> Actions to take
(1) Reproduce the stretch of the passage on Copiepresse and Google from "Jason Fry in" through "papers’ own readers.".
(2) Write what follows the last sentence of the commentary on Belgian newspapers and Google, extending it from the point at which it stops.

> Passage

━━━━━━

Jason Fry in the Wall Street Journal writes an excellent column summing up the suicidal impulses of the association of Belgian newspapers — and others — who try to shut off Google and think they are still in a position to make media’s rules.
These disputes are about money, of course — the newspaper groups think Google’s making some off their efforts, and they want a piece. But more broadly, Copiepresse objects to the idea that Google and other search engines should set the rules for linking, contending that such standards should be set by copyright laws, not technological standards. That’s a bid to turn back time and declare a do-over on the basics of search engines — a quixotic effort that flies in the face of the reality of how content is consumed today, and one in which Copiepresse has inadvertently lined up against its papers’ own readers.
Whether or not content creators like it, this is the age of fragmentation. In industry after industry, consumers are voting with their feet against old methods of packaging and distributing information. They want to pick and choose what’s of interest to them, without having to pay for or wade through what isn’t. That change, midwived by technology, has shaken or shattered content companies’ business models. It’s made everything they do more risky. And it’s stripped them of power they once enjoyed, forcing them to work with new companies and industries that somehow got to set the rules. Faced with such a situation, it’s understandable that content creators are angry. But the chance to set the ground rules passed some time ago, and it’s high time for content creators to realize that and adjust.
After reviewing the internet-induced upheaval that has struck music and television, he says:
The only surprise would be if newspapers were any different.

━━━━━━

> Extracted material

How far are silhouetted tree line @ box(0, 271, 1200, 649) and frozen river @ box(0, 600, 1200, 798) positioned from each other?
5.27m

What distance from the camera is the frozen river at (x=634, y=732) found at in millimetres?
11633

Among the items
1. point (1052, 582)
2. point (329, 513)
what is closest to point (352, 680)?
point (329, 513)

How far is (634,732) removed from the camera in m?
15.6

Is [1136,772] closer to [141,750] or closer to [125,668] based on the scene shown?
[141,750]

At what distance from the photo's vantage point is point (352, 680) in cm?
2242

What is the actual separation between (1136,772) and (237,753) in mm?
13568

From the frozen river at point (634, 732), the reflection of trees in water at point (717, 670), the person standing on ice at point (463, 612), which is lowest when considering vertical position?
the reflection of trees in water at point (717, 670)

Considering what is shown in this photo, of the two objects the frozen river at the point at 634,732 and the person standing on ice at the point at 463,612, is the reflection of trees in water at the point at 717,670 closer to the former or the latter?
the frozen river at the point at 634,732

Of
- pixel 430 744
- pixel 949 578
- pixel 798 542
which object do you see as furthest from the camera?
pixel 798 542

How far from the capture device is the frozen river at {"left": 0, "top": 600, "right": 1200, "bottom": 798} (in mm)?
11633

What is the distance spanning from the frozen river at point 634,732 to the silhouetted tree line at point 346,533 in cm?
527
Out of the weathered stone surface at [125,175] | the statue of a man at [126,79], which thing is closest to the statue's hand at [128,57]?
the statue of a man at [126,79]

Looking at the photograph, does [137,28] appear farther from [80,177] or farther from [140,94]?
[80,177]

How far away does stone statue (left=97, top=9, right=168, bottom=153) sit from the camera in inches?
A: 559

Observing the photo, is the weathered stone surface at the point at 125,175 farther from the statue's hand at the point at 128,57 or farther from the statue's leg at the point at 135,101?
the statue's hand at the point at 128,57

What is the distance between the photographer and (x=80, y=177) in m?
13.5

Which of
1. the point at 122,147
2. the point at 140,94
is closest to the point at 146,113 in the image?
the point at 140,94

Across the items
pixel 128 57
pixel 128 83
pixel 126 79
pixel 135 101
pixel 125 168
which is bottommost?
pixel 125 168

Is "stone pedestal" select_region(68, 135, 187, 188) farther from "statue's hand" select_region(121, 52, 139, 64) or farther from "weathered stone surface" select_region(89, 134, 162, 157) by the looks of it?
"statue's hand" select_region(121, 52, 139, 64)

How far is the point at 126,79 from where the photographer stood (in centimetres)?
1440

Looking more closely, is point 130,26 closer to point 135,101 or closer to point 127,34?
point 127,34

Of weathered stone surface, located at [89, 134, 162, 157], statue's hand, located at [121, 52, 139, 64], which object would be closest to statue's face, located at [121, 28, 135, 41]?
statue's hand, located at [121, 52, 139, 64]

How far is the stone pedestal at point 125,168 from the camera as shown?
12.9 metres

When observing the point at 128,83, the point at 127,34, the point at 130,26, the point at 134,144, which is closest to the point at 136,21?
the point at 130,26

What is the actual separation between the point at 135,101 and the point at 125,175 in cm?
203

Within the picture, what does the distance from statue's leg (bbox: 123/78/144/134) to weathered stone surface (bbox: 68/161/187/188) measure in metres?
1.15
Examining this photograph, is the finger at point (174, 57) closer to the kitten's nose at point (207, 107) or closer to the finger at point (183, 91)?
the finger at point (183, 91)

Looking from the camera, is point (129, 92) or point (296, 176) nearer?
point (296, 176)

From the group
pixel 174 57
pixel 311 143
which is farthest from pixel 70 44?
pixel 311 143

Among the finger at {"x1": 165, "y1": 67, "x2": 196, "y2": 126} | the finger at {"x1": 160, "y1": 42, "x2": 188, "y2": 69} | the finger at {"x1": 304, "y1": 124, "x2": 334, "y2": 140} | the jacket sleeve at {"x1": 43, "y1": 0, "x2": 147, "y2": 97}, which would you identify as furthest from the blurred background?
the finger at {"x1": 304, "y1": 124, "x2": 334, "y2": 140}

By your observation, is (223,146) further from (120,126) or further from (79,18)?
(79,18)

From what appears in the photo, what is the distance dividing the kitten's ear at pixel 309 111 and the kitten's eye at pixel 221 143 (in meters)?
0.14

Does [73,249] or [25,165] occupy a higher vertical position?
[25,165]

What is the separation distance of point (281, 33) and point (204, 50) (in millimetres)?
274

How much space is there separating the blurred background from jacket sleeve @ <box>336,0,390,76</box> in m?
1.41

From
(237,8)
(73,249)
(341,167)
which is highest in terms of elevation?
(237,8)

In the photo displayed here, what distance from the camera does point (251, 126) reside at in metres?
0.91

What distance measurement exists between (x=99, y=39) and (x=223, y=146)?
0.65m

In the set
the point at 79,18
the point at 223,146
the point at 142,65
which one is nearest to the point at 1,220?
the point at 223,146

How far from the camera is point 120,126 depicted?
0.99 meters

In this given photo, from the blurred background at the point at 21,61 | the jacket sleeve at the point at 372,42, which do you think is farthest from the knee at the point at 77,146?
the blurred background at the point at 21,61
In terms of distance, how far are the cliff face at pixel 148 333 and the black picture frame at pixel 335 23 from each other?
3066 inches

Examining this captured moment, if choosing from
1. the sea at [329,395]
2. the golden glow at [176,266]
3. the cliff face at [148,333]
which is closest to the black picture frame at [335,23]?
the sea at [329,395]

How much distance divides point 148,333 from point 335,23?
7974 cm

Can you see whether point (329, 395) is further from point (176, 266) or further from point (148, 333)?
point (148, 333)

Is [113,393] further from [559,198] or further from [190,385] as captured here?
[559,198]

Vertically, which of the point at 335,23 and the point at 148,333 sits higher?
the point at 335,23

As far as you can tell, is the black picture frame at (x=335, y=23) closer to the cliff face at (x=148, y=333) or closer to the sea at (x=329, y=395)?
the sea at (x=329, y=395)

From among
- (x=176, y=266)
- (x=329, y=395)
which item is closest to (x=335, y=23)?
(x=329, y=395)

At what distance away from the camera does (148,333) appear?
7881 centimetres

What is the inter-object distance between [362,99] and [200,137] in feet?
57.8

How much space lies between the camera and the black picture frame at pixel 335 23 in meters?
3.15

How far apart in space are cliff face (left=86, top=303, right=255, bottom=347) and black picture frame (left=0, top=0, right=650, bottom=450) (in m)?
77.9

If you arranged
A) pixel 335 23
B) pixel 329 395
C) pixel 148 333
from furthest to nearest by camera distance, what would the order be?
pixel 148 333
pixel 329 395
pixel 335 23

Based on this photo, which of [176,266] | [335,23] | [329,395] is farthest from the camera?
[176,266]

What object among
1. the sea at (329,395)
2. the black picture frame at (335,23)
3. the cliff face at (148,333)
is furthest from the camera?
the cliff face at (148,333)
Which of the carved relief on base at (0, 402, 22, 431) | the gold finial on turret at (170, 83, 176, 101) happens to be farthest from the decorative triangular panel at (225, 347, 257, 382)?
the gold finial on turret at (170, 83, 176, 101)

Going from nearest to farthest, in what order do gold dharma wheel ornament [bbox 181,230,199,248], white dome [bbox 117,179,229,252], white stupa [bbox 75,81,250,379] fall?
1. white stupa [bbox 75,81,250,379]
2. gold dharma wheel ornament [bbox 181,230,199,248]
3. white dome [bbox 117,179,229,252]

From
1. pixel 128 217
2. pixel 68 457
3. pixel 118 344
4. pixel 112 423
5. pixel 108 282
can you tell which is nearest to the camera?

━━━━━━

> Results by task
(1)
Jason Fry in the Wall Street Journal writes an excellent column summing up the suicidal impulses of the association of Belgian newspapers — and others — who try to shut off Google and think they are still in a position to make media’s rules.
These disputes are about money, of course — the newspaper groups think Google’s making some off their efforts, and they want a piece. But more broadly, Copiepresse objects to the idea that Google and other search engines should set the rules for linking, contending that such standards should be set by copyright laws, not technological standards. That’s a bid to turn back time and declare a do-over on the basics of search engines — a quixotic effort that flies in the face of the reality of how content is consumed today, and one in which Copiepresse has inadvertently lined up against its papers’ own readers.

(2)
In moving online, newspapers have become collections of individual articles, each of which often stands on its own. Once, readers encountered articles by reading the paper a page at a time. Now, such readers are being supplanted by voracious online consumers who get their news in any number of unpredictable ways.
That’s a critical insight I rarely see in print but one that blogs understand because, as Meg Hourihan said in the dawn of blogging, the atomic unit of media is no longer the publication or the section or the page or even the article but the post: the nugget of information, the thought, the notion. That is what is really being disaggregated: the old unit of media itself.
I have no idea how you’re reading this column. Maybe you found it on the Online Journal’s home page or the technology page. Maybe you saw it because it includes Google’s stock symbol, or it hit your newsreader via an RSS feed. Maybe you followed a link from a blog, Google News or Technorati. . . . I can’t control any of that and wouldn’t want to — like any writer, the most-important thing to me is to be read. If the Online Journal started directing readers who followed third-party links to this column to the home page and left them to find their way from there, I’d be furious — because I’d be guaranteed to lose readers who got lost. And if WSJ.com said they were doing that because there were ads on the home page but not on this article, I’d not so gently suggest hiring a competent Web designer instead of suing search engines. . . .
Ultimately, what content creators face isn’t new technology, but a sea change in consumer behavior. Consumers don’t want to go back to watching TV at set times, buying albums or reading newspapers page by page. Trying to make them do so using laws that haven’t kept up with technology will fail. . . . At its heart, the Web is driven by users, not publishers. Whatever pain that causes content creators, opposing that fundamental idea became a revanchist fantasy long ago.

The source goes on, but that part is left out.